I write to avoid forgetting. There’s a sweet spot where I use a technique a few times a year, but not all the time, and it requires some almost-repeated code, often SQL. I like to get those things into a blog post so the queries are easy to find, such as analyzing web server logs in MySQL. Sometimes I solve difficult problems and I don’t want to forget how. My posts on transferring a Boot Camp partition to a new hard drive and transcoding live video streams from IP cameras are examples of these.

There’s a second reason I write: to rant, hopefully constructively. This doesn’t happen often, but it has, this is a blog after all.

The third reason I write is to try to refine ideas.

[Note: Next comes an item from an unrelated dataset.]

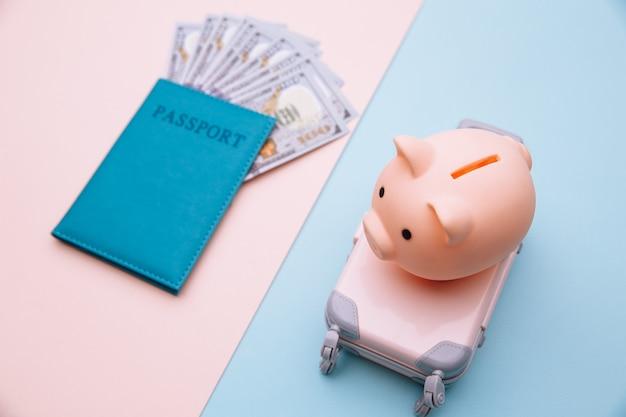 Hucha en maleta y pasaporte con dinero en superficie rosa azul. ahorre dinero para viajar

This kind of writing rarely ends up anywhere public, but writing, then editing, helps me figure out things I’m having problems with, from code to business to gardening and beyond.

PhpStorm Review

Late last year I kept hearing a lot about PhpStorm 8, especially from WordPress people and wanted to try it out but the price was stopping me, (it turns out the price is probably worth paying – but it’s hard to know if the price is worth paying until you’ve already paid the price). Luckily for me WP e-Commerce has some licenses for core contributors, and apparently I count, (JetBrains, the people who make PhpStorm, provide licenses to open-source projects at no charge – thanks!).

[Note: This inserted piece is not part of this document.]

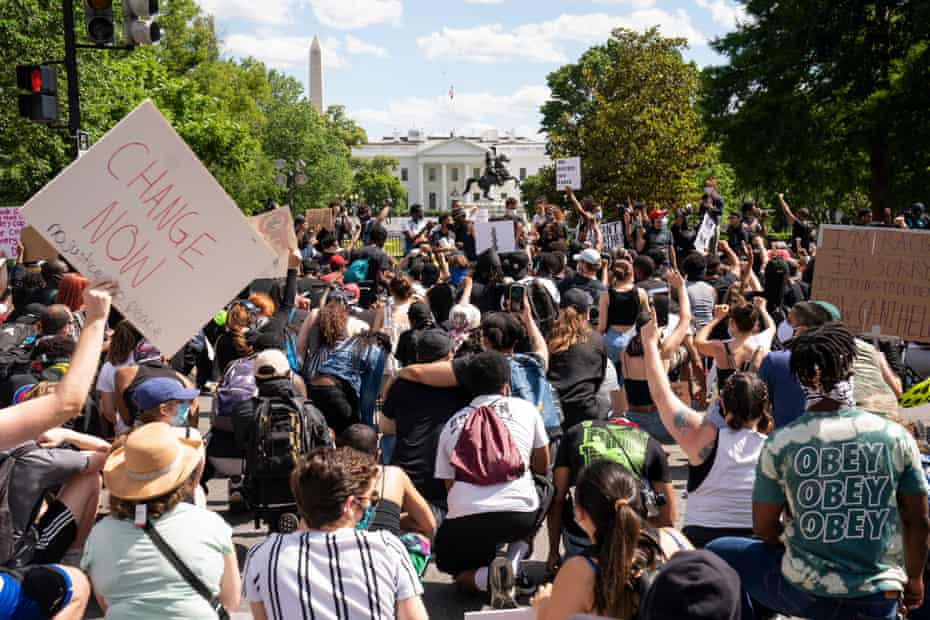 Protesters gather outside the White House on Sunday.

One of the things that JetBrains asked in return for the licenses was that we try to write reviews of our experience, and after many months of using PhpStorm, here are my thoughts.

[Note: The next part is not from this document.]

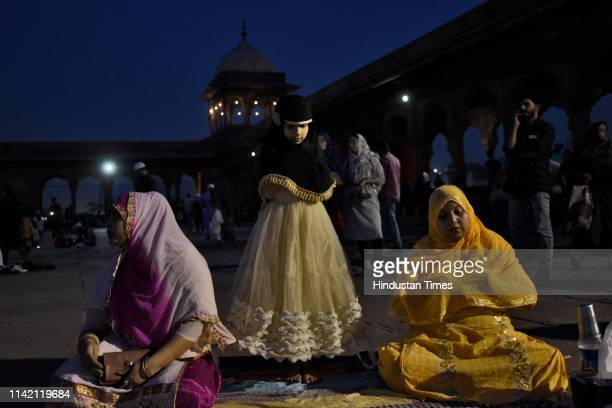 Women offer prayers after breaking their fast on the first day of the holy fasting month of Ramadan at Jama Masjid on May 7 2019 in New Delhi India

PhpStorm crashed several times in the 24 hours after I installed it, not a good start. Support suggested installing the EAP version, which is like a beta stream, which fixed the problem. Since then I’ve switched back & forth between the current release and EAP versions of PhpStorm, but I usually use the EAP, because I like shiny things.

Performance

I had heard that PhpStorm was fast, but it’s a Java app, (like Netbeans or Eclipse), so I had my doubts. When first installed there were some pretty big performance issues, especially related to scrolling. PhpStorm was exhibiting what I refer to as “that Java scroll lag” – one of the reasons I tend to avoid Java apps. There was also a problem that when scrolling with the mouse the text would disappear, which makes mouse scrolling nearly useless. Eventually I learned that there’s a version of PhpStorm for OS X that comes with a bundled, tweaked, Java Run-time Environment, and using that version of PhpStorm solved these problems.

When comparing PhpStorm’s performance to Sublime Text, (2 or 3), Sublime Text is still way faster. PhpStorm feels like a normal app, but ST3 has that amazing snappiness that Sublime Text users have come to love, and want to see everywhere. While PhpStorm’s performance is satisfactory, it’s not as blazing fast as the chatter led me to believe, but the combination of decent speed, and the other benefits that of using a real IDE, mean it helps me write cleaner code faster.

Setup

Like most coding programs, especially Java ones, PhpStorm hurt my eyes out of the box, but the look is tweakable enough to make it look how I want. There are two built-in themes, (“Default” and “Darcula”), and you can load 3rd-party colour schemes for the text editor. I think it might be possible to load 3rd-party themes as well but I haven’t investigated this. Switching to the Darcula theme, and switching to the Predawn colour scheme, (I can’t remember where I found the PhpStorm port, maybe it even came with it), and Inconsolata made PhpStorm feel like home.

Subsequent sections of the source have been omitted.